◆ **Problems to solve**:
#1 Decide whether each statement (a), (b), (c) agrees with the cashmere coating text, answering yes or no and quoting the words of the text that settle it.
(a) The TiO2 colloid here was prepared with nitric acid.
(b) The mixture was heated at 60 °C for 2 h.
(c) The coated cashmere fabric showed wash stability.
#2 Please repeat, word for word, the part of the cashmere coating text that opens with the words containing "TiO2 colloids were" and closes with "stirring for 2 h.".
#3 Answer these questions from the cashmere coating text, marking each answer with its letter.
(a) What two TTIP concentrations were used?
(b) What process was developed in view of the hydrophobic nature of cashmere?
(c) What property is cashmere said to be given for the first time?

** Start of Text shown **

Herein, in this contribution, we developed photocatalytic self-cleaning cashmere by adopting a facile one-step process without additional treatment. In view of its characteristics and hydrophobic nature, a low temperature sol-gel process using a devised TiO2 colloid was developed. The conventional synthesis of TiO2 colloid involves inorganic acids, such as hydrochloric acid [22,23,24] and nitric acid [25,26], as well as organic solvents [17]. Here, the TiO2 colloid was prepared without the use of inorganic acids or organic solvents to minimize the impact on cashmere fibers. To our best knowledge, this is the first time cashmere has been endowed with a photocatalytic self-cleaning property. The TiO2-coated cashmere fabric not only exhibited UV-induced photocatalytic and superhydrophobic properties but also showed remarkable wash stability.

2. Materials and Methods

2.1. Synthesis of TiO2 Colloid

TiO2 colloids were prepared using a devised method. Titanium tetraisopropoxide (TTIP, 97%, Sigma Aldrich, St. Louis, MO, USA) with concentrations of 5% and 10% of total volume amount was added to a mixture of glacial acetic acid (99.8%, International Laboratory, South San Francisco, CA, USA) and deionized water (18.2 MΩ·cm). The mixture was heated at 60 °C under vigorous stirring for 2 h.

** End of Text shown **
** Start of Record extracts **

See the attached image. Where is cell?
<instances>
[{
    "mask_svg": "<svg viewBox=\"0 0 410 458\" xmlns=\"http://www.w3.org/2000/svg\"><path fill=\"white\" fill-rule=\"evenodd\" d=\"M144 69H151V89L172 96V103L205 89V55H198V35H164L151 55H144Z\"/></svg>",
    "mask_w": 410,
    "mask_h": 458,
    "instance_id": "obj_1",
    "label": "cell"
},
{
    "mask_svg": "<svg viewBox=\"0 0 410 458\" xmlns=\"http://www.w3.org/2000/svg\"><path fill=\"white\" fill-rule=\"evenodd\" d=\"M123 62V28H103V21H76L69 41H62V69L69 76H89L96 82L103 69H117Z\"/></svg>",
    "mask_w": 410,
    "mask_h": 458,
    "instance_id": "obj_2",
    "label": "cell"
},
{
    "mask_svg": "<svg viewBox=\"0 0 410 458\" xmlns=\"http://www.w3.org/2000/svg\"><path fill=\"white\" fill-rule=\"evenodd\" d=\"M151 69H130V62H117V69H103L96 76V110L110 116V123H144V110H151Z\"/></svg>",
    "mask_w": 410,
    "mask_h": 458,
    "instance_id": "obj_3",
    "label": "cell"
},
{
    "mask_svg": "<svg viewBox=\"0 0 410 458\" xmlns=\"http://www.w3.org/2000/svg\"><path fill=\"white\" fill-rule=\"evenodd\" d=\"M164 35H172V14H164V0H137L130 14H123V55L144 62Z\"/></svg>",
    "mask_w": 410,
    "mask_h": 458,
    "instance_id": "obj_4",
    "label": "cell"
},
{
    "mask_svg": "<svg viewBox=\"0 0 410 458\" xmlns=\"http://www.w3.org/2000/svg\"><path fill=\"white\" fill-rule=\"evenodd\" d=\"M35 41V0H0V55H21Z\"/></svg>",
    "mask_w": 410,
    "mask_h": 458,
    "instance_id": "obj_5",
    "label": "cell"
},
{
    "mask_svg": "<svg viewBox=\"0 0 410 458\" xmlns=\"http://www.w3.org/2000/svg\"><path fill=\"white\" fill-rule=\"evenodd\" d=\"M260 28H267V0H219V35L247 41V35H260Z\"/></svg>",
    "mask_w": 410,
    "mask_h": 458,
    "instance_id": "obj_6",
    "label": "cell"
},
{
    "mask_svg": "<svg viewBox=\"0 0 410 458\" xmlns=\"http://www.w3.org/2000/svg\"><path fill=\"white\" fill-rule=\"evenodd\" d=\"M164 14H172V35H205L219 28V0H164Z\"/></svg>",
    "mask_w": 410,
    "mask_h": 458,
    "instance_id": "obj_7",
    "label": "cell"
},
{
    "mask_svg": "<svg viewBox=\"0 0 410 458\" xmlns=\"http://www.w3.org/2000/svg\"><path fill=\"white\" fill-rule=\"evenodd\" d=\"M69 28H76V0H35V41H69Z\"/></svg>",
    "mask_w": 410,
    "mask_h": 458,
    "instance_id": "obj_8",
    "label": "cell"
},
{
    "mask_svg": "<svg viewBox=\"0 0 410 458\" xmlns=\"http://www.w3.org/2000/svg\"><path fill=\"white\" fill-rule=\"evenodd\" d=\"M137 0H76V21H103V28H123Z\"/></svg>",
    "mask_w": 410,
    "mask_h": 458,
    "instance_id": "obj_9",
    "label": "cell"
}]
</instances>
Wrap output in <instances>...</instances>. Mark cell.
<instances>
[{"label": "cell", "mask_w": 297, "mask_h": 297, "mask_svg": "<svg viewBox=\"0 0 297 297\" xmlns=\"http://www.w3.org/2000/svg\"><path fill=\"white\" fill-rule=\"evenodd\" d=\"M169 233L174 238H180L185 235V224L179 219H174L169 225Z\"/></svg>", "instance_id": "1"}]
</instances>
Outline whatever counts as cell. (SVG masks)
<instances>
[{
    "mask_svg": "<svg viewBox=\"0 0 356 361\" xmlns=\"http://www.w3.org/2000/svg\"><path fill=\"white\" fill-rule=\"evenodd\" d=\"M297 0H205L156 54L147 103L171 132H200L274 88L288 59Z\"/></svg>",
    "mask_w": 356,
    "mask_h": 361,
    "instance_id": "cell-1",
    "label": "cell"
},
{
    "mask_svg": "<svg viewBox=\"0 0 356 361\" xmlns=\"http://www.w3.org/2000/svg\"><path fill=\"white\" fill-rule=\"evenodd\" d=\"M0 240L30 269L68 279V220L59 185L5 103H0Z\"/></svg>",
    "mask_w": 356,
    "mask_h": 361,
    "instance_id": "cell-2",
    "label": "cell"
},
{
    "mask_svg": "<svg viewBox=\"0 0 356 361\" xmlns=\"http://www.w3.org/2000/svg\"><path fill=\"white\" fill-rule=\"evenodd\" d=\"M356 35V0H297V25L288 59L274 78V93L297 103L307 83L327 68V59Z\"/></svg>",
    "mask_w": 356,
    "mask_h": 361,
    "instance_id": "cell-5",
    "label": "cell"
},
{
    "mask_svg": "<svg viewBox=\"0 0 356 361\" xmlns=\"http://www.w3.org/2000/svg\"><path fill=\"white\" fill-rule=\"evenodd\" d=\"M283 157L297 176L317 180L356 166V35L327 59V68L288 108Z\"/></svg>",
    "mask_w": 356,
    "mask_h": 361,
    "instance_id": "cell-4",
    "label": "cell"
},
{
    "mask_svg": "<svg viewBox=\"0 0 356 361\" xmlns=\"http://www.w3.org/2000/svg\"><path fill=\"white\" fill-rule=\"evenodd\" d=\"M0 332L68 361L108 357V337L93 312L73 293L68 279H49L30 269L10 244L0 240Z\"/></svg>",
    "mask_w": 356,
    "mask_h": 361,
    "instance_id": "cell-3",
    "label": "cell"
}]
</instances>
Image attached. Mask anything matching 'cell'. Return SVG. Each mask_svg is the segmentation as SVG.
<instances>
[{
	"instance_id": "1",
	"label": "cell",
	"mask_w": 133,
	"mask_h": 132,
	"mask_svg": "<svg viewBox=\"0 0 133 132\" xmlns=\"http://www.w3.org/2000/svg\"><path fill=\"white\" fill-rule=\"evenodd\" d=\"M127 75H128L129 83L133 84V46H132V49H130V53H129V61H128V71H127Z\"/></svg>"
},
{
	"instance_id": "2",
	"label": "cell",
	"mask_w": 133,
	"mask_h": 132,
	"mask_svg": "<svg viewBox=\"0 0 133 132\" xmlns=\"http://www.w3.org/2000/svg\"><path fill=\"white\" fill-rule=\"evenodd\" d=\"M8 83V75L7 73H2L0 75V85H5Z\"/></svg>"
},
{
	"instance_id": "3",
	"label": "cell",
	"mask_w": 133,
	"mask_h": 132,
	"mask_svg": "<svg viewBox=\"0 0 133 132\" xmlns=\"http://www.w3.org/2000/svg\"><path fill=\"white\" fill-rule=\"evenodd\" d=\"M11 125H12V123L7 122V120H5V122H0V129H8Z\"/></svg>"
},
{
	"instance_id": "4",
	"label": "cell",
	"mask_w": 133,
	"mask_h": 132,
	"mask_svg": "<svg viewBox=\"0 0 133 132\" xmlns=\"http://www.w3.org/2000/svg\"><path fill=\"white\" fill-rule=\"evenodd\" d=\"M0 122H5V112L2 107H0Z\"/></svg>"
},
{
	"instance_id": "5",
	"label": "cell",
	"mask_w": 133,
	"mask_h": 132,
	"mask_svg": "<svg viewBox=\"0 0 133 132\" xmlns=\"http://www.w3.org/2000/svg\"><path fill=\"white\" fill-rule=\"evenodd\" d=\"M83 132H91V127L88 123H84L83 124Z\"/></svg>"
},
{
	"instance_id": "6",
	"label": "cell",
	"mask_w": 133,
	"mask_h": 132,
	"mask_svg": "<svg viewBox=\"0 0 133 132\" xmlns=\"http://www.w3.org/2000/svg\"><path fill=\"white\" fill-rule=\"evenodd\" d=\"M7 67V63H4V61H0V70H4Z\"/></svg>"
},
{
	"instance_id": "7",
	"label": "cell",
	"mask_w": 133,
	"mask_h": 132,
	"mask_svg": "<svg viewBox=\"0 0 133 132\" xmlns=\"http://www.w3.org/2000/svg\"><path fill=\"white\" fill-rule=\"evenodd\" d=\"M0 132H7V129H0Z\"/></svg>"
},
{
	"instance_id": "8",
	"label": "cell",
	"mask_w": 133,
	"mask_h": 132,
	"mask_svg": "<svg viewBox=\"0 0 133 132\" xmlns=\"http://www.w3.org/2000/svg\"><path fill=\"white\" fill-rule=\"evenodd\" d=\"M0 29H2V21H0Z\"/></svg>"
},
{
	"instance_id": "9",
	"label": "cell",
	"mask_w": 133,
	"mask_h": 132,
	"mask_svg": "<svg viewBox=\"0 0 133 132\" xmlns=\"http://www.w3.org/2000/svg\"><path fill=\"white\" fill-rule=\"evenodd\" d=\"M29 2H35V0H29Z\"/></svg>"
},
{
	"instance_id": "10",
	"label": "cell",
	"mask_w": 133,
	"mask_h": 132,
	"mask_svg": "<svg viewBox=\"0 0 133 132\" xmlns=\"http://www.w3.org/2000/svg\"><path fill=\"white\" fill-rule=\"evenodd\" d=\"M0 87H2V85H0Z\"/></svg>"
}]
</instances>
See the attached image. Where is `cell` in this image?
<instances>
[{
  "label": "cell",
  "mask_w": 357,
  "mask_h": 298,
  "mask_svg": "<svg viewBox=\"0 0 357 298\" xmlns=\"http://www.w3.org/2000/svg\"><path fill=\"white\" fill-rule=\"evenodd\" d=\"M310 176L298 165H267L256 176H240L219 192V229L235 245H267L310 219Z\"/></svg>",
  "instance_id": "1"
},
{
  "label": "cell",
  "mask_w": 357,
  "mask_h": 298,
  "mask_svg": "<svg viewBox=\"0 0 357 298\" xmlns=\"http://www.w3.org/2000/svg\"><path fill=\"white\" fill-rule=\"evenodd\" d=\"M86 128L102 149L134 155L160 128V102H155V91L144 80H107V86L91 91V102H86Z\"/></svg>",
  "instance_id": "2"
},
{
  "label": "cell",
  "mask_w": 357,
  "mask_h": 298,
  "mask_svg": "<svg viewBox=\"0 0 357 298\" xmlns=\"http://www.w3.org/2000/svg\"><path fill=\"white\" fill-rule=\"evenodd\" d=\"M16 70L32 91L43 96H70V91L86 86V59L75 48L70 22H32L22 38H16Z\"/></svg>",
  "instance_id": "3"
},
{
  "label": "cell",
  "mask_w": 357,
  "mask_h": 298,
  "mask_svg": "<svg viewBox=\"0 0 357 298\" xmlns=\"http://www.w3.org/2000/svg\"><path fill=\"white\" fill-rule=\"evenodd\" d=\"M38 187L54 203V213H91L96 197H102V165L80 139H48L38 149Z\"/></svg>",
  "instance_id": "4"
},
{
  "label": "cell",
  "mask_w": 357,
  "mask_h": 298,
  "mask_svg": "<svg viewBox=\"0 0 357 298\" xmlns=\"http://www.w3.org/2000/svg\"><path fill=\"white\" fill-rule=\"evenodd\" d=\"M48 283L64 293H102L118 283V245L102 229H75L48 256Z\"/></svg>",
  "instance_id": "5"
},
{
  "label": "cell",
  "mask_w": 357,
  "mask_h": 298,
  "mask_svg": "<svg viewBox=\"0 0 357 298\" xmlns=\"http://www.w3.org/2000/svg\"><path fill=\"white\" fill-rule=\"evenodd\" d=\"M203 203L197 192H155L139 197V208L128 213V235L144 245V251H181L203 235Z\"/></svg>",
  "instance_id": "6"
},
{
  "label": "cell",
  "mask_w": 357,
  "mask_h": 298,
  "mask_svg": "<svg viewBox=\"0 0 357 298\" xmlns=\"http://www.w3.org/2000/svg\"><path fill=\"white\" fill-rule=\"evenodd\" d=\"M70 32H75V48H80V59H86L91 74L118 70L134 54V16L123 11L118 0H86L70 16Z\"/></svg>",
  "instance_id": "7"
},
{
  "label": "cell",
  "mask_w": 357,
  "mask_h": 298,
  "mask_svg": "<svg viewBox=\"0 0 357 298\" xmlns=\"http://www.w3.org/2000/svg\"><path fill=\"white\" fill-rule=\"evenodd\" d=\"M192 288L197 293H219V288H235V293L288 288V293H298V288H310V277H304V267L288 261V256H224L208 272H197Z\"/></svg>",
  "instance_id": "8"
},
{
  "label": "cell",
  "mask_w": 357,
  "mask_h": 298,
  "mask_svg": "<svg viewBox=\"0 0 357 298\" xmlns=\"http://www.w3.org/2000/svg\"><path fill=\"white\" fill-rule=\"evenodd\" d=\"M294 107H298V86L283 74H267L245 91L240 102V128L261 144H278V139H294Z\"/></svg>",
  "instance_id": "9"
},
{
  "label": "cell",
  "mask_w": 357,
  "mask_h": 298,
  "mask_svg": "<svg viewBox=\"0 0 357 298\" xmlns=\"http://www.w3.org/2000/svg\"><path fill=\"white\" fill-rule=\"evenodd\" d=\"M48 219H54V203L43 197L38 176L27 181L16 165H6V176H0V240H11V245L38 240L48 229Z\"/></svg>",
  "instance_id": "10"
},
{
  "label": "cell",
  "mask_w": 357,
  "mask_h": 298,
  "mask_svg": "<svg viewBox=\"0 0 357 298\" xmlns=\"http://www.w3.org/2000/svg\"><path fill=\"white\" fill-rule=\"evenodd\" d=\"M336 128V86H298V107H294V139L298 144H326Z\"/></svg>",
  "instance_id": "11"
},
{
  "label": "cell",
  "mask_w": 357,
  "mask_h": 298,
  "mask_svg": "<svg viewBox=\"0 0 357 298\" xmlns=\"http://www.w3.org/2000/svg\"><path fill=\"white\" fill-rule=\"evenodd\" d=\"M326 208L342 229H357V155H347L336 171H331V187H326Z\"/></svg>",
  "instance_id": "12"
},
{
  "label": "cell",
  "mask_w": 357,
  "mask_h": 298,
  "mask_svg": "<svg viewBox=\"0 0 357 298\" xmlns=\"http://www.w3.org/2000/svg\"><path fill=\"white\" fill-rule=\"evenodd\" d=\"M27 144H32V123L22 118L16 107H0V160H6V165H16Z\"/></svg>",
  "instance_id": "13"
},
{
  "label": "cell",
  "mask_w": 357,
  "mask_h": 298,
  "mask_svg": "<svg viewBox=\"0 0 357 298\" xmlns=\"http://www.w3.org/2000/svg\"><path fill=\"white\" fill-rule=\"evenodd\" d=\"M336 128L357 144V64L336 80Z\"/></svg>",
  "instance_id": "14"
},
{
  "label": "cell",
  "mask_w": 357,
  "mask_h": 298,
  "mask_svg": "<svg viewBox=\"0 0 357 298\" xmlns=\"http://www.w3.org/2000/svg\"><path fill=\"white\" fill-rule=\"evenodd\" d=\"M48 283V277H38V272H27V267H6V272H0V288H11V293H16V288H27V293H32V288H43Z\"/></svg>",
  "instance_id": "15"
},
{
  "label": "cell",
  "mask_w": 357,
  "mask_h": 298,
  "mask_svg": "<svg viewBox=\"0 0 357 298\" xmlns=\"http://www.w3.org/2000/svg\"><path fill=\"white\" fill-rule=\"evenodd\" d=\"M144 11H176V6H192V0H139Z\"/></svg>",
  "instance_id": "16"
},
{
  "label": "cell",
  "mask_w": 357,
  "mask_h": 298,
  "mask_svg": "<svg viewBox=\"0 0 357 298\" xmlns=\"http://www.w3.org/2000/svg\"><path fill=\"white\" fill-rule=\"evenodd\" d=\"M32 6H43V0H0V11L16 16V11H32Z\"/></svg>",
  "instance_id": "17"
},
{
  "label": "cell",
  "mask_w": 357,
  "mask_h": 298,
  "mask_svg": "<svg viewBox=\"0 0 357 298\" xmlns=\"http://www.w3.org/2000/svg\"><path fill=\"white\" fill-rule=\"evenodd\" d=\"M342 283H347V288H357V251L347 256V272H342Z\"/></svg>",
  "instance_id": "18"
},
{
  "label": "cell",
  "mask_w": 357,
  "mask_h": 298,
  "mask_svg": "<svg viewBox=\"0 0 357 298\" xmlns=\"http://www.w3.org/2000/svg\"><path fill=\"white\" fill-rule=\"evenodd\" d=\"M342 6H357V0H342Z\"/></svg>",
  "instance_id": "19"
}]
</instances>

** End of Record extracts **

◆ **Set of answers**:
#1
(a) No: "the TiO2 colloid was prepared without the use of inorganic acids or organic solvents"
(b) Yes: "The mixture was heated at 60 °C under vigorous stirring for 2 h."
(c) Yes: "also showed remarkable wash stability"

#2
TiO2 colloids were prepared using a devised method. Titanium tetraisopropoxide (TTIP, 97%, Sigma Aldrich, St. Louis, MO, USA) with concentrations of 5% and 10% of total volume amount was added to a mixture of glacial acetic acid (99.8%, International Laboratory, South San Francisco, CA, USA) and deionized water (18.2 MΩ·cm). The mixture was heated at 60 °C under vigorous stirring for 2 h.

#3
(a) 5% and 10% of total volume
(b) A low temperature sol-gel process using a devised TiO2 colloid
(c) A photocatalytic self-cleaning property